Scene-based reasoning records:

####

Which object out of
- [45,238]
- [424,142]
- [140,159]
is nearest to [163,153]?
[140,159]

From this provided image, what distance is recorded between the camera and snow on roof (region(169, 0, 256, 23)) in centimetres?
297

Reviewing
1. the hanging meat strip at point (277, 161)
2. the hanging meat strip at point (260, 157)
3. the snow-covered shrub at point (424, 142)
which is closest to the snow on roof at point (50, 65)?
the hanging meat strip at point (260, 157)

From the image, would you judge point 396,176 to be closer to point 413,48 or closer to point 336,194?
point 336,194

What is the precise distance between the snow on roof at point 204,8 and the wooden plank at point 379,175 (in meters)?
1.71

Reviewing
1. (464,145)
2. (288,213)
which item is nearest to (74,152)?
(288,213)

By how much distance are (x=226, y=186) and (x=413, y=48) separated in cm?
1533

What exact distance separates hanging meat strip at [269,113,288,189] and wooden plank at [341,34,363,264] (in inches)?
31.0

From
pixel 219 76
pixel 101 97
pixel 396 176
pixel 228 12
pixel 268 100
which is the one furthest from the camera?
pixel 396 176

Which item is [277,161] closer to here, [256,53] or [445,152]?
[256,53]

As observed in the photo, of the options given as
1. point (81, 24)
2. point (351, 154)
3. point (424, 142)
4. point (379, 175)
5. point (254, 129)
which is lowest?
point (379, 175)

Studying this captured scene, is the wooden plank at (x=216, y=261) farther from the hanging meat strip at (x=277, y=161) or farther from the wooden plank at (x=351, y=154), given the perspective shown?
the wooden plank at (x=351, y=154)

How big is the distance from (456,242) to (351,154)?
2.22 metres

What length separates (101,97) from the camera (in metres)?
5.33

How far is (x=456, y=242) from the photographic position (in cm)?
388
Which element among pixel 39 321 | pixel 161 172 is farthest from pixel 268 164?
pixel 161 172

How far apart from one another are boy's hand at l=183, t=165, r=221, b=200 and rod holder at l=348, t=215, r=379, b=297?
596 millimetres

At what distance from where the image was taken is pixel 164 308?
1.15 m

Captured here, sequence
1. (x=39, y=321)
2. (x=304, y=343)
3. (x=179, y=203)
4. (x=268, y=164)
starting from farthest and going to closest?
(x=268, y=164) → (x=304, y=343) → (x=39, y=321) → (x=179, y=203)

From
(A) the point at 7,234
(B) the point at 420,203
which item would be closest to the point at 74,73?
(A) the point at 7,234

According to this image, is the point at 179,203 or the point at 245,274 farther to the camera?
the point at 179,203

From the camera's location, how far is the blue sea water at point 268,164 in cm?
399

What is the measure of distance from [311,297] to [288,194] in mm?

####

Exercise instructions: Reproduce every one of the lines above word for word, changing nothing.

Complete response:
Which object out of
- [45,238]
- [424,142]
- [140,159]
is nearest to [163,153]?
[140,159]

From this provided image, what distance is recorded between the camera and snow on roof (region(169, 0, 256, 23)) in centimetres?
297

Reviewing
1. the hanging meat strip at point (277, 161)
2. the hanging meat strip at point (260, 157)
3. the snow-covered shrub at point (424, 142)
which is closest to the snow on roof at point (50, 65)?
the hanging meat strip at point (260, 157)

From the image, would you judge point 396,176 to be closer to point 413,48 or closer to point 336,194?
point 336,194

What is the precise distance between the snow on roof at point 204,8 and the wooden plank at point 379,175 (in meters)?
1.71

Reviewing
1. (464,145)
2. (288,213)
which item is nearest to (74,152)?
(288,213)

By how much distance are (x=226, y=186) and (x=413, y=48) separated in cm?
1533

What exact distance separates hanging meat strip at [269,113,288,189] and wooden plank at [341,34,363,264] (in inches)?
31.0

From
pixel 219 76
pixel 101 97
pixel 396 176
pixel 228 12
pixel 268 100
which is the one furthest from the camera?
pixel 396 176

Which item is [277,161] closer to here, [256,53] or [445,152]?
[256,53]

As observed in the photo, of the options given as
1. point (81, 24)
2. point (351, 154)
3. point (424, 142)
4. point (379, 175)
5. point (254, 129)
which is lowest?
point (379, 175)

Studying this captured scene, is the wooden plank at (x=216, y=261) farther from the hanging meat strip at (x=277, y=161) or farther from the wooden plank at (x=351, y=154), given the perspective shown?
the wooden plank at (x=351, y=154)

How big is the distance from (456,242) to (351,154)?
2.22 metres

What length separates (101,97) from the camera (in metres)?
5.33

How far is (x=456, y=242) from the photographic position (in cm)?
388
Which element among pixel 39 321 | pixel 161 172 is farthest from pixel 268 164?
pixel 161 172

How far apart from one another are boy's hand at l=183, t=165, r=221, b=200 and rod holder at l=348, t=215, r=379, b=297?
596 millimetres

At what distance from where the image was taken is pixel 164 308?
1.15 m

Captured here, sequence
1. (x=39, y=321)
2. (x=304, y=343)
3. (x=179, y=203)
4. (x=268, y=164)
starting from farthest and going to closest?
(x=268, y=164) → (x=304, y=343) → (x=39, y=321) → (x=179, y=203)

From
(A) the point at 7,234
(B) the point at 420,203
which item would be closest to the point at 74,73?
(A) the point at 7,234

According to this image, is the point at 179,203 or the point at 245,274 farther to the camera?
the point at 179,203

From the camera's location, how far is the blue sea water at point 268,164 in cm?
399

What is the measure of distance from [311,297] to [288,194] in mm?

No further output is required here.